■ 练习任务 1
根据下面讲解 Looper 消息循环的文本，回答以下问题：
(a) 在 loop() 中，若 myLooper() 返回 null，会抛出哪种异常？
(b) loop() 的循环里调用 msg.target.dispatchMessage(msg) 时，target 指的是什么？
(c) 在 next() 方法中，mPtr 的值为 0 时，方法返回什么？
■ 练习任务 2
续写下面讲解 Looper 消息循环的文本，从最后一行之后接着写下去。

■ 阅读文本
到这里Looper和Handler都准备好，还有个必须要做的就是开启消息循环Looper.loop()。

/**
     * Run the message queue in this thread. Be sure to call
     * {@link #quit()} to end the loop.
     */
    public static void loop() {
        final Looper me = myLooper();
        if (me == null) {
            throw new RuntimeException("No Looper; Looper.prepare() wasn't called on this thread.");
        }
        final MessageQueue queue = me.mQueue;

        ...

        for (;;) { //永久循环
            Message msg = queue.next(); // might block
            if (msg == null) { //死循环退出条件
                // No message indicates that the message queue is quitting.
                return;
            }

            ...

            msg.target.dispatchMessage(msg);//这里的target是Handler

            ...

        }
    }

说到消息的循环，就不得不提MessageQueue中next方法

Message next() {
        // Return here if the message loop has already quit and been disposed.
        // This can happen if the application tries to restart a looper after quit
        // which is not supported.
        final long ptr = mPtr;
        if (ptr == 0) {
            return null;
        }

        int pendingIdleHandlerCount = -1; // -1 only during first iteration
        int nextPollTimeoutMillis = 0;
        for (;;) {
           ......

            nativePollOnce(ptr, nextPollTimeoutMillis);

            synchronized (this) {
                // Try to retrieve the next message.  Return if found.
                final long now = SystemClock.uptimeMillis();
                Message prevMsg = null;
                Message msg = mMessages;
                if (msg != null && msg.target == null) {
                    // Stalled by a barrier.  Find the next asynchronous message in the queue.
                   // 如果从队列里拿到的msg是个“同步分割栏”，那么就寻找其后第一个“异步消息”
                    do {
                        prevMsg = msg;
                        msg = msg.next;
                    } while (msg != null && !msg.isAsynchronous());
                }
                if (msg != null) {
                    if (now < msg.when) {
                        // Next message is not ready.  Set a timeout to wake up when it is ready.

■ 所给材料
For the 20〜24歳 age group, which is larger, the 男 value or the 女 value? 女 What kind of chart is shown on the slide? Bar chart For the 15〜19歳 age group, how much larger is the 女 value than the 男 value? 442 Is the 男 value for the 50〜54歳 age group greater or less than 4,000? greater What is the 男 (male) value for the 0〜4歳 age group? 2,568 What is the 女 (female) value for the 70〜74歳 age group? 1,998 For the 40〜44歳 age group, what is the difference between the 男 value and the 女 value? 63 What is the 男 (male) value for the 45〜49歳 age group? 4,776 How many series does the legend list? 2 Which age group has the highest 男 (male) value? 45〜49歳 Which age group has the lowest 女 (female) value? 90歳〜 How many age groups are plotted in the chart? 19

■ 你的作答 1
(a) RuntimeException，提示信息为 "No Looper; Looper.prepare() wasn't called on this thread."
(b) Handler。
(c) null。

■ 你的作答 2
                        nextPollTimeoutMillis = (int) Math.min(msg.when - now, Integer.MAX_VALUE);
                    } else {
                        // Got a message.
                        mBlocked = false;
                        if (prevMsg != null) {
                            prevMsg.next = msg.next;
                        } else {
                            mMessages = msg.next;
                        }
                        msg.next = null;
                        if (false) Log.v("MessageQueue", "Returning message: " + msg);
                        return msg;
                    }
                } else {
                    // No more messages.
                    nextPollTimeoutMillis = -1;
                }

                // Process the quit message now that all pending messages have been handled.
                if (mQuitting) {
                    dispose();
                    return null;
                }

              ......

            // Reset the idle handler count to 0 so we do not run them again.
            pendingIdleHandlerCount = 0;

            // While calling an idle handler, a new message could have been delivered
            // so go back and look again for a pending message without waiting.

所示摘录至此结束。